**What to produce:** Identify the line that contains "As seen in this shot, what" in the material. Output it and every line after it, unchanged, through the end.
-- Begin --
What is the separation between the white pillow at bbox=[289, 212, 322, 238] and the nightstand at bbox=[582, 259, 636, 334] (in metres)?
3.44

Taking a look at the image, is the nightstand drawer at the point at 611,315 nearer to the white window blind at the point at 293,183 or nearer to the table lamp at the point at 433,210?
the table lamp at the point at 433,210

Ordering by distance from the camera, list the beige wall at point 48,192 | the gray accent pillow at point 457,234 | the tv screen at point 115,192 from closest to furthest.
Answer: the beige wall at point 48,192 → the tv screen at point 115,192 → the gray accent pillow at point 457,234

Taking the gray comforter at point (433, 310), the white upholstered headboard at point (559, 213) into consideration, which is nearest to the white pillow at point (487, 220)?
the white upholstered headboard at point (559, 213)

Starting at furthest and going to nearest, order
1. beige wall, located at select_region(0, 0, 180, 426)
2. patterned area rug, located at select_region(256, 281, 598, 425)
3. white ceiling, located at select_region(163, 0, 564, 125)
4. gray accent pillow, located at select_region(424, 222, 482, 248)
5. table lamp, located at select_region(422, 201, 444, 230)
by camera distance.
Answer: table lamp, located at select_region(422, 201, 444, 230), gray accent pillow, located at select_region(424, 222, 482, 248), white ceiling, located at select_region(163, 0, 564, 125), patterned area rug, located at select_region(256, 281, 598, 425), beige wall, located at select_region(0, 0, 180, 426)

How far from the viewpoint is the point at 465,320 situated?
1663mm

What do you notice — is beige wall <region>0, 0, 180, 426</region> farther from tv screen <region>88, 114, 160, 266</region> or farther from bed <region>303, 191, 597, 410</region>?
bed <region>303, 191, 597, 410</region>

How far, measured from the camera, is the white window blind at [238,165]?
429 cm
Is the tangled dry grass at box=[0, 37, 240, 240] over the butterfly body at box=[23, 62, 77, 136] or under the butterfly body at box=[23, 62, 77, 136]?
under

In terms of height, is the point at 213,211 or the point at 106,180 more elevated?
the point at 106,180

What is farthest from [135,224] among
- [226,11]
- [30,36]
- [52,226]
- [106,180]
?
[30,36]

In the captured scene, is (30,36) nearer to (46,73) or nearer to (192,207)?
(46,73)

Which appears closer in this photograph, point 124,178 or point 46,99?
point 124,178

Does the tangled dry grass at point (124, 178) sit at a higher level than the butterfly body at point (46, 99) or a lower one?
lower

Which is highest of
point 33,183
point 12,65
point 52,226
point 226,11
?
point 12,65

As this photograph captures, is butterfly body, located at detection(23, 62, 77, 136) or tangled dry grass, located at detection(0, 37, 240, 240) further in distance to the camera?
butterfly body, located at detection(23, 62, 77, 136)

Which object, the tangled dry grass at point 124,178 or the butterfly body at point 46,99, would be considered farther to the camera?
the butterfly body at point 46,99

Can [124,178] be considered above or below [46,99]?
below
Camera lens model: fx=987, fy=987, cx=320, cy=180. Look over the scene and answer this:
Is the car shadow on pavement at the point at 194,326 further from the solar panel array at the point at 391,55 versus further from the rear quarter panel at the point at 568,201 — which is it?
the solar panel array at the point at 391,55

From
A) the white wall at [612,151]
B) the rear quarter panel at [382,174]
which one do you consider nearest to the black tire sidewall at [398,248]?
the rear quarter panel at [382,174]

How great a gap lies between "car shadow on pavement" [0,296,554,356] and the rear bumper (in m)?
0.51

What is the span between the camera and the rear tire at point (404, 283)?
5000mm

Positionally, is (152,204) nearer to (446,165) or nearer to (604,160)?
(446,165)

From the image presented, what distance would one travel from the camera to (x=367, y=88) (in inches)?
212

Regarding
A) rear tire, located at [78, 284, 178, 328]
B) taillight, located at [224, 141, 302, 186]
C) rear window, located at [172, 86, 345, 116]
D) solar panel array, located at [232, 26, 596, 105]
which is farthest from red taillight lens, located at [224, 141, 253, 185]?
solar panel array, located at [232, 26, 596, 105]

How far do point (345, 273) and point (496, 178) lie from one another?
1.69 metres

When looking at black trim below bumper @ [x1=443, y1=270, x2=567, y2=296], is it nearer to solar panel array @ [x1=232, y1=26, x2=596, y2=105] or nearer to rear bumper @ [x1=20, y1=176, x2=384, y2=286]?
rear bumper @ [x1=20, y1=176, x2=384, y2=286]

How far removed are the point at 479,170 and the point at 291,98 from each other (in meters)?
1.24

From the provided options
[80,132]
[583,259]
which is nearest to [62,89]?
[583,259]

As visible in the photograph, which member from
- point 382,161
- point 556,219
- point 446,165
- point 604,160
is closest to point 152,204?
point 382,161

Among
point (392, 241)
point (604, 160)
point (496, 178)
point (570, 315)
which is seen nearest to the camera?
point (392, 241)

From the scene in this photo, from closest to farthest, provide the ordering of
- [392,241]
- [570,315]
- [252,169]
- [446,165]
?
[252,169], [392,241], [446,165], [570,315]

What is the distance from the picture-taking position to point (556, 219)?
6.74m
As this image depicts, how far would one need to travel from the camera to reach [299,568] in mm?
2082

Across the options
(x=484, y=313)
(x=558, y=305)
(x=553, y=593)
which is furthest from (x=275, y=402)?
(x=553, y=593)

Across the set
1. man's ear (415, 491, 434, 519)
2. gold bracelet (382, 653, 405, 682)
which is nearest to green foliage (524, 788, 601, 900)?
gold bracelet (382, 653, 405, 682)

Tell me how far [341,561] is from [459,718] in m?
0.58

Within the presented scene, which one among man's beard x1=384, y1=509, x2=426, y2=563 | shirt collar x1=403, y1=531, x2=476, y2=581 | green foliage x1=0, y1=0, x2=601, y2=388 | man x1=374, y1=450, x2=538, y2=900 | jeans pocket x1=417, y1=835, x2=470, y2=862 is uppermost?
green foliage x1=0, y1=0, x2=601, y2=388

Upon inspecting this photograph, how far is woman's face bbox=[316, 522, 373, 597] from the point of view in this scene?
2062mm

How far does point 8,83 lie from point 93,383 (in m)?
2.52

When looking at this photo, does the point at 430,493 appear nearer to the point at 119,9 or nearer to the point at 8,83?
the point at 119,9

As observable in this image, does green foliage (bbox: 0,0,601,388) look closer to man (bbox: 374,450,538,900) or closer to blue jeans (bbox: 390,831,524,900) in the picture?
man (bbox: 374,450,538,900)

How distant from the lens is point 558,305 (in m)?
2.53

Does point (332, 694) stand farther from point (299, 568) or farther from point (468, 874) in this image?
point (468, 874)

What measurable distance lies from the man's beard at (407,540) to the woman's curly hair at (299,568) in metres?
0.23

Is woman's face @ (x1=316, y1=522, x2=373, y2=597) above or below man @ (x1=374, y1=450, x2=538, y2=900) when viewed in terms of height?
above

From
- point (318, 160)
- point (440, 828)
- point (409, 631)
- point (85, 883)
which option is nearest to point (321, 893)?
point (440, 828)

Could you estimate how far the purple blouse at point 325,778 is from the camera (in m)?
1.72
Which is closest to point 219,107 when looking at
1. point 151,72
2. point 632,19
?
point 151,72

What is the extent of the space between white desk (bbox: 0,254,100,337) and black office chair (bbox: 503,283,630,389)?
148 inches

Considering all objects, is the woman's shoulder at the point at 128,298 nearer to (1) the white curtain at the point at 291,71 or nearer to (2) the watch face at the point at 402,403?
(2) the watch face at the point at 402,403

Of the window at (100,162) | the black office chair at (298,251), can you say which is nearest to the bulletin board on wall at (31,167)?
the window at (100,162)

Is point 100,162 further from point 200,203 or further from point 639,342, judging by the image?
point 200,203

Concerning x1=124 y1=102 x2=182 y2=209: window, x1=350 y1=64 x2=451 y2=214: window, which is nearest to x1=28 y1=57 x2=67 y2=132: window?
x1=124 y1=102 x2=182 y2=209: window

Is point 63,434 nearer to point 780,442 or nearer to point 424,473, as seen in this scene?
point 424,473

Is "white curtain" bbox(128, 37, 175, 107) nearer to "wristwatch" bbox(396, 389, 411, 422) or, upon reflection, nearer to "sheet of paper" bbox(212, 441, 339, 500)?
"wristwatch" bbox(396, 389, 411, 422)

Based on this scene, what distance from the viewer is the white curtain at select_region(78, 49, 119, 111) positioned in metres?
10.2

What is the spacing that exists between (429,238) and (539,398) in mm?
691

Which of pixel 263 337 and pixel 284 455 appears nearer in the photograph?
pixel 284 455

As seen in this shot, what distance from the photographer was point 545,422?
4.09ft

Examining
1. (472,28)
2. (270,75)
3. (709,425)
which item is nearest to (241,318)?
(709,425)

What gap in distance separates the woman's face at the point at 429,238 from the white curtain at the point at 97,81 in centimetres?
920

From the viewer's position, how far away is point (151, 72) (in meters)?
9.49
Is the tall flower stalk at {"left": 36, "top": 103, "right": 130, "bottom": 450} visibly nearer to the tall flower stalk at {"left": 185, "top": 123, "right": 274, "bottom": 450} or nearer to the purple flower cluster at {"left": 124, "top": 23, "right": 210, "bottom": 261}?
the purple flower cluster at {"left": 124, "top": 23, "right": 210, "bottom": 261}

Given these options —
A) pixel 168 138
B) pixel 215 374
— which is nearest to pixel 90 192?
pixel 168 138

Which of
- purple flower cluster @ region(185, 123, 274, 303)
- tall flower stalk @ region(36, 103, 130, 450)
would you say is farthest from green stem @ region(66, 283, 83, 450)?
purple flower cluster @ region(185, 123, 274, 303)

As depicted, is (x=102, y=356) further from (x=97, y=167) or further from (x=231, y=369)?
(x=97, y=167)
-- End --
**Solution for this exercise:**
As seen in this shot, what distance from the photographer was point 545,422?
4.09ft

Examining
1. (472,28)
2. (270,75)
3. (709,425)
which item is nearest to (241,318)?
(709,425)

What gap in distance separates the woman's face at the point at 429,238 from the white curtain at the point at 97,81 in centimetres?
920

From the viewer's position, how far away is point (151, 72) (in meters)?
9.49
Is the tall flower stalk at {"left": 36, "top": 103, "right": 130, "bottom": 450} visibly nearer to the tall flower stalk at {"left": 185, "top": 123, "right": 274, "bottom": 450} or nearer to the purple flower cluster at {"left": 124, "top": 23, "right": 210, "bottom": 261}?
the purple flower cluster at {"left": 124, "top": 23, "right": 210, "bottom": 261}

Given these options —
A) pixel 168 138
B) pixel 215 374
— which is nearest to pixel 90 192?
pixel 168 138

Which of
- purple flower cluster @ region(185, 123, 274, 303)
- tall flower stalk @ region(36, 103, 130, 450)
would you say is farthest from green stem @ region(66, 283, 83, 450)?
purple flower cluster @ region(185, 123, 274, 303)

As depicted, is (x=102, y=356) further from (x=97, y=167) or further from (x=231, y=369)?
(x=97, y=167)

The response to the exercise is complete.